Tra le varie leggende fiorite intorno a L. venne probabilmente rappresentata più tardi delle altre quella delle sue peregrinazioni in cerca di un luogo ove mettere al mondo i suoi figli; questo avvenimento vien riprodotto: in una dettagliata scena a mosaico in Algeri che mostra L. in atto di discendere da Borea verso la natante Ortigia mentre Posidone minaccia il drago Pitone; su un sarcofago della Galleria Borghese il quale, oltre alle peregrinazioni, ci mostra l'arrivo di Ilizia e la presentazione a Zeus dei due pargoli Apollo e Artemide.

BREVE ESERCIZIO 1
Stabilisci se ciascuna affermazione concorda con il brano sulle leggende di L.: (a) il mosaico in Algeri raffigura L. mentre scende da Borea verso Ortigia; (b) il sarcofago si trova in Algeri; (c) nel mosaico è Zeus a minacciare il drago Pitone. Rispondi sì o no per ognuna e cita le parole del brano che lo decidono.

ELENCO RIPORTATO
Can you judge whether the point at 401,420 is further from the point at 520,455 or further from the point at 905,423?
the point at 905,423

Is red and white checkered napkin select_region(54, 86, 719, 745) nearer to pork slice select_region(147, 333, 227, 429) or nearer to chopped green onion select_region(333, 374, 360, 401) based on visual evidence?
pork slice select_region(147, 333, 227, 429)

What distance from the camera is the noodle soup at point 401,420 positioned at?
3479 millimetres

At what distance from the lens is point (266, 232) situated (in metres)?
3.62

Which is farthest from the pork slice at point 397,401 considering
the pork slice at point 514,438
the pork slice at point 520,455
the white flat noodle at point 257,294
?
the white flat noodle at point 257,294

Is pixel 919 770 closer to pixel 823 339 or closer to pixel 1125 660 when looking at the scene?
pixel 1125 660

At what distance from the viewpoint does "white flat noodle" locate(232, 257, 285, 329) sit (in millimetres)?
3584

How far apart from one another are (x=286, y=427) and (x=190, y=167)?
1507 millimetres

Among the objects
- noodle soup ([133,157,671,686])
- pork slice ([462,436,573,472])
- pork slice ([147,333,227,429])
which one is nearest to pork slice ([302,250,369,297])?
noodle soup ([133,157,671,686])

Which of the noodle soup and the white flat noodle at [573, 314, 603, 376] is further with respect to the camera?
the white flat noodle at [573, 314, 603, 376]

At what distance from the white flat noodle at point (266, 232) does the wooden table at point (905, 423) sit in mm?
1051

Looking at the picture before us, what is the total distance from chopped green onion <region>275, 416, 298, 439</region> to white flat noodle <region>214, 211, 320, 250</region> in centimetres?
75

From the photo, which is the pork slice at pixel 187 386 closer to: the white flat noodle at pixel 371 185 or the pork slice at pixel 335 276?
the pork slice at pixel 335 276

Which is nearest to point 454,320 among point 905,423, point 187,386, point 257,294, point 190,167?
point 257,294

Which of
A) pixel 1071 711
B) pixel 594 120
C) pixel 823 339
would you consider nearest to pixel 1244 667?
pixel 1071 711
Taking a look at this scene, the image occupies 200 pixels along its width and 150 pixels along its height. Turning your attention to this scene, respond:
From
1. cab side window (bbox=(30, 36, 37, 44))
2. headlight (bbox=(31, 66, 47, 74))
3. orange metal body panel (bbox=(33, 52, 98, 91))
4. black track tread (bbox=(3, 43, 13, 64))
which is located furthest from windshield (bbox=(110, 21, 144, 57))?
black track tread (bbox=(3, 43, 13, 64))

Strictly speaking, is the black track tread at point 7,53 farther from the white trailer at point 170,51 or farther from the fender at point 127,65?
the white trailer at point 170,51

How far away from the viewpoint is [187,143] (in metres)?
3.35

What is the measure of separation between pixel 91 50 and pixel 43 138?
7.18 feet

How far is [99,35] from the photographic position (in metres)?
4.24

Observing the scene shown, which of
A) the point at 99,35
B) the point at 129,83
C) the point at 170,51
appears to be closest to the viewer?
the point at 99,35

BREVE ESERCIZIO 2
Trascrivi tali e quali le righe dell'elenco, dalla riga con "Is pixel 919" fino alla riga con "1507 millimetres", quest'ultima compresa.

RISPOSTA FINALE 1
(a) Sì: «mostra L. in atto di discendere da Borea verso la natante Ortigia».
(b) No: «su un sarcofago della Galleria Borghese».
(c) No: «mentre Posidone minaccia il drago Pitone».

RISPOSTA FINALE 2
Is pixel 919 770 closer to pixel 823 339 or closer to pixel 1125 660 when looking at the scene?
pixel 1125 660

At what distance from the viewpoint does "white flat noodle" locate(232, 257, 285, 329) sit (in millimetres)?
3584

How far apart from one another are (x=286, y=427) and (x=190, y=167)?
1507 millimetres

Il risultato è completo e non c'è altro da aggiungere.